Thomas Brownell Eldred | |
Birth Date: | February 19, 1903 |
Birth Place: | Climax, Michigan |
Death Place: | Polk, Pennsylvania |
Nationality: | American |
Education: | Kalamazoo College, Art Institute of Chicago, Art Students League of New York, Atelier 17 |
Field: | Artist, Educator |
Movement: | Abstract expressionism |
Thomas Brownell Eldred (1903–1993) was an American Abstract expressionist painter and printmaker.[1]
Eldred was born on February 19, 1903, in Climax, Michigan.

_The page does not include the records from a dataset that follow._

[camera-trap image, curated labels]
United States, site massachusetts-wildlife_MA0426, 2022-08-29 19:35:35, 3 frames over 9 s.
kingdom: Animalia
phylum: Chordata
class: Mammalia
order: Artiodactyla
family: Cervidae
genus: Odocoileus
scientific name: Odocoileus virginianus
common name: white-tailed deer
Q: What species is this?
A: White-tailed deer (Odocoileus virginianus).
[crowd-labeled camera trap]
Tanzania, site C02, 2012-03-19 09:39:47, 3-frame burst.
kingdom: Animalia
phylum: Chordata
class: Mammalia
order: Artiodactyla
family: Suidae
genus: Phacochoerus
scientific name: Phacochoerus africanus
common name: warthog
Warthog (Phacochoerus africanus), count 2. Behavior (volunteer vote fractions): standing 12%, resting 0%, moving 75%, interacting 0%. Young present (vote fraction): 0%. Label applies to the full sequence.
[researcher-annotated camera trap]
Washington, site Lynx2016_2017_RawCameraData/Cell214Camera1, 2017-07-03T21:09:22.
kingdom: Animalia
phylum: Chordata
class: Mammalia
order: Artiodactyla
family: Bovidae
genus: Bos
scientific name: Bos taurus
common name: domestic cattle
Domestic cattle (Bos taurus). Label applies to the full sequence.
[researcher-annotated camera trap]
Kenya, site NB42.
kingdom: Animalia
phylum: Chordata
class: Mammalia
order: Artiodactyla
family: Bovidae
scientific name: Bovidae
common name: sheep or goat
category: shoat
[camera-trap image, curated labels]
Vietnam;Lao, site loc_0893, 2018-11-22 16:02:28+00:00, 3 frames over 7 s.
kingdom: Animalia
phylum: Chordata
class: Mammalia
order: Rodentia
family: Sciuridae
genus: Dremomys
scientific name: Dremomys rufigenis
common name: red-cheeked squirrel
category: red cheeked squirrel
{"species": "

He served for a time with the Merchant Marines.[2] He attended the Kalamazoo College, the School of the Art Institute of Chicago, the Art Students League of New York, and Atelier 17. His teachers included Guy Pène du Bois, Thomas Hart Benton, Stanley William Hayter, Louis Ritman, and John Vanderpoel.,[1] Eldred was strongly influenced by Werner Drewes.[2]
Eldred taught printmaking[3] at the Brooklyn Museum Art School from 1933 through 1938[2] under the auspices of the Works Progress Administration.[1]
Eldred exhibited at the Art Institute of Chicago, the Brooklyn Museum, the Detroit Institute of Arts, The New School, and the Virginia Museum of Fine Arts.[1] His work is in the collections of the Brooklyn Museum, the Guggenheim, and the National Gallery of Art,[4] [1]
Eldred died on May 21, 1993, in Polk, Pennsylvania.[2]